When accessing the web-page, the server answers “WWW-Authenticate:
Negotiate” just after the first 401 response which triggers the
authentication process then. In contrast, when accessing the Exchange
webservice the “WWW-Authenticate: Negotiate” is sent during the
negotiation process too, which then triggers the inNegotiate flag in
sun.net.www.protocol.http.HttpURLConnection in getInputStream and let
the negotiation process fail.

If I hack the response values and change any subsequent Negotiate to
e.g. NegotiateXX, then the inNegotiate flag will not change and the
authentication process will finish and authentication finally works.

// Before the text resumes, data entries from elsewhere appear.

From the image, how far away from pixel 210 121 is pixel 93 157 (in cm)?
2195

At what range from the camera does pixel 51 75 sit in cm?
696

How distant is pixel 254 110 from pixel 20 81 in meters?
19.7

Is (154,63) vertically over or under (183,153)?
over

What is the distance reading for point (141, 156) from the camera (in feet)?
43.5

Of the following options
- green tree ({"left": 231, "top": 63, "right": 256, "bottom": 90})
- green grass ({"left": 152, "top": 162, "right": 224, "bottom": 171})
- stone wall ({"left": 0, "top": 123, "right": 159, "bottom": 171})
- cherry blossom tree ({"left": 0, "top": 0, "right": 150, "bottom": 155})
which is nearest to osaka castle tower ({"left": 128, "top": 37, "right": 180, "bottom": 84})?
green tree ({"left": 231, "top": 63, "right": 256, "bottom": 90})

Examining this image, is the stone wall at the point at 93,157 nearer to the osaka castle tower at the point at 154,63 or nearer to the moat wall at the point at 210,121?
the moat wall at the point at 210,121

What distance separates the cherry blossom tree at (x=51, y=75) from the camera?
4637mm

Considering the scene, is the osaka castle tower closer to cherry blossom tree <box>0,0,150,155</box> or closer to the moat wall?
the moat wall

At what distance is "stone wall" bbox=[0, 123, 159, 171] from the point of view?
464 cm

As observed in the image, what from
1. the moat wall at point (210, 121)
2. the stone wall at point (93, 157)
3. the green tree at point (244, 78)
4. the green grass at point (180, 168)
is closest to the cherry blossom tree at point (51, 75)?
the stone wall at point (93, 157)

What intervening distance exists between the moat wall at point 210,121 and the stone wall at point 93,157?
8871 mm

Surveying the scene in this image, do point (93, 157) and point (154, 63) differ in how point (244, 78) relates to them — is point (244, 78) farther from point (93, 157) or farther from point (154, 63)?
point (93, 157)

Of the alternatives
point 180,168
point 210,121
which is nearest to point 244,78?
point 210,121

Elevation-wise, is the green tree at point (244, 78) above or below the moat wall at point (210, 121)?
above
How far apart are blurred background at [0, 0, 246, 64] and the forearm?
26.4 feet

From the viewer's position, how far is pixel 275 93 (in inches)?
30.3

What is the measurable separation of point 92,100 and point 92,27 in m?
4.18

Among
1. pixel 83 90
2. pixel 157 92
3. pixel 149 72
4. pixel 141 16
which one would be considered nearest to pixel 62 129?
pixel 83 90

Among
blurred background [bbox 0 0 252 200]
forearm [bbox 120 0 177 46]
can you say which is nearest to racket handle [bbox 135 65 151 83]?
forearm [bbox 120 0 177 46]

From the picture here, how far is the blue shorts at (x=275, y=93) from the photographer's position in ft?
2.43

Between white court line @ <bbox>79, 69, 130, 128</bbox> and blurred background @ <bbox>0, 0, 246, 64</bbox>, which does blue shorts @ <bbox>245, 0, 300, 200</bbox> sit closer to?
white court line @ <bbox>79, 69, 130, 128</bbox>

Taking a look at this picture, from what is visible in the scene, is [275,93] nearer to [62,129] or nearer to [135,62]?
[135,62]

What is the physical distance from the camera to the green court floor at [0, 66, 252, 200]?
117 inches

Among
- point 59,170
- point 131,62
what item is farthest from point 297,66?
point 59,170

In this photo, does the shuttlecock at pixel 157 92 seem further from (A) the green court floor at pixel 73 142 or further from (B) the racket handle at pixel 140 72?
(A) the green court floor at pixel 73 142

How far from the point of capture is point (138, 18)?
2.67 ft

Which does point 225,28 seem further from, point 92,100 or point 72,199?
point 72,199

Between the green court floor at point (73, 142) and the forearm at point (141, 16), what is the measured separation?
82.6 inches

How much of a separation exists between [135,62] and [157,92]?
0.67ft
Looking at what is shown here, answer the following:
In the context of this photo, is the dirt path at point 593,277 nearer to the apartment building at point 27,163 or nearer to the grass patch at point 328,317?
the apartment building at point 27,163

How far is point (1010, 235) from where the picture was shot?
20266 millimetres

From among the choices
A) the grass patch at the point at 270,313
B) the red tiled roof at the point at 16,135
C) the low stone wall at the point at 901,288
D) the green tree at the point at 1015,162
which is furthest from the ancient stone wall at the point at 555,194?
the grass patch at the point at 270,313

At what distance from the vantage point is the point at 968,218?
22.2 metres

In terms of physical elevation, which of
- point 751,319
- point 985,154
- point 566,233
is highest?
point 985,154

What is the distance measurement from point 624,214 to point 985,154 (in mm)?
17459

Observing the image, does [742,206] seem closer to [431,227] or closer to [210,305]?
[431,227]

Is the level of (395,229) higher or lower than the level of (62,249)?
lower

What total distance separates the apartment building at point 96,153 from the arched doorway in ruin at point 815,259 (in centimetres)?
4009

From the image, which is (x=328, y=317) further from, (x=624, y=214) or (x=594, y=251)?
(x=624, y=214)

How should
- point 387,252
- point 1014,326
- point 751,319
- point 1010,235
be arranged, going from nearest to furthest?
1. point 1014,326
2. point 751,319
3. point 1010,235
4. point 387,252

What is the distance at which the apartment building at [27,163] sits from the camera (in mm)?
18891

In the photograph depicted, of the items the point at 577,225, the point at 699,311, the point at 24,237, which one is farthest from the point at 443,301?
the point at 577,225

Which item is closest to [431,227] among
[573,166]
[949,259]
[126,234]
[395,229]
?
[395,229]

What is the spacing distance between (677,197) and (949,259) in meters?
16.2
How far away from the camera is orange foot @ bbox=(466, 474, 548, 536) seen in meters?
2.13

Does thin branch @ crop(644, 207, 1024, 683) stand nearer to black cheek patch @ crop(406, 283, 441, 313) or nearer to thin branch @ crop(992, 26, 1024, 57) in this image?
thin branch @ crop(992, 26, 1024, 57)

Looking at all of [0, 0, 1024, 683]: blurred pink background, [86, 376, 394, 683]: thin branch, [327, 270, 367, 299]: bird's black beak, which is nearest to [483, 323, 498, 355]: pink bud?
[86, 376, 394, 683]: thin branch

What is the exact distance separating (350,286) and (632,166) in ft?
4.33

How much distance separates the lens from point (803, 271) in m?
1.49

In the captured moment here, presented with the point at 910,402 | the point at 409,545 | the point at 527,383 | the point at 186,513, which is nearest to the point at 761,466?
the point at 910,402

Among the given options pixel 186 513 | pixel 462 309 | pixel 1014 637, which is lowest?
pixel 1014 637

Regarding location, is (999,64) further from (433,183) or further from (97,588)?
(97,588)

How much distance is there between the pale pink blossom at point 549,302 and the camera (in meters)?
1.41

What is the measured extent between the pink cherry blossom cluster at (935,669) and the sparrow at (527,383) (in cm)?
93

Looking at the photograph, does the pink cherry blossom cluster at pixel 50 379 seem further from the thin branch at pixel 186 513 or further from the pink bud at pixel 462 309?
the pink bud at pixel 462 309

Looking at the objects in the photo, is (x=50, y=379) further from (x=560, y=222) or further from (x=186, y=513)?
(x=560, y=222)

Here is the request/response cycle which fail then:

#1: {GET /ews/Services.wsdl HTTP/1.1: null}{User-Agent:
Java/1.7.0_02-ea}{Host: exchange }{Accept: text/html, image/gif,
image/jpeg, *; q=.2, */*; q=.2}{Connection: keep-alive}

#2: {null: HTTP/1.1 401 Unauthorized}{Server:
Microsoft-IIS/7.5}{WWW-Authenticate: Negotiate}{WWW-Authenticate:
NTLM}{X-Powered-By: ASP.NET}{Date: Sat, 08 Oct 2011 13:17:39
GMT}{Content-Length: 0}

#3: {GET /ews/Services.wsdl HTTP/1.1: null}{User-Agent:
Java/1.7.0_02-ea}{Host: exchange }{Accept: text/html, image/gif,
image/jpeg, *; q=.2, */*; q=.2}{Connection: keep-alive}{Authorization:
NTLM MY_NTLM_DATA}

#4: {null: HTTP/1.1 401 Unauthorized}{Server:
Microsoft-IIS/7.5}{WWW-Authenticate: NTLM
SERVER_NTLM_DATA}{WWW-Authenticate: Negotiate}{X-Powered-By:
ASP.NET}{Date: Sat, 08 Oct 2011 13:17:39 GMT}{Content-Length: 0}

Exception in thread "main" java.io.IOException: Server returned HTTP
response code: 401 for URL: https://exchange/ews/Services.wsdl

at
sun.net.www.protocol.http.HttpURLConnection.getInputStream(HttpURLCon
nection.java:1612)

at
sun.net.www.protocol.https.HttpsURLConnectionImpl.getInputStream(Http
sURLConnectionImpl.java:254)

at java.net.URL.openStream(URL.java:1035)

Does this make sense to you?

It seems to me the “inNegotiate” handling needs a review as it does
not work in all cases.

I hope my informations are of any help to fix this issue.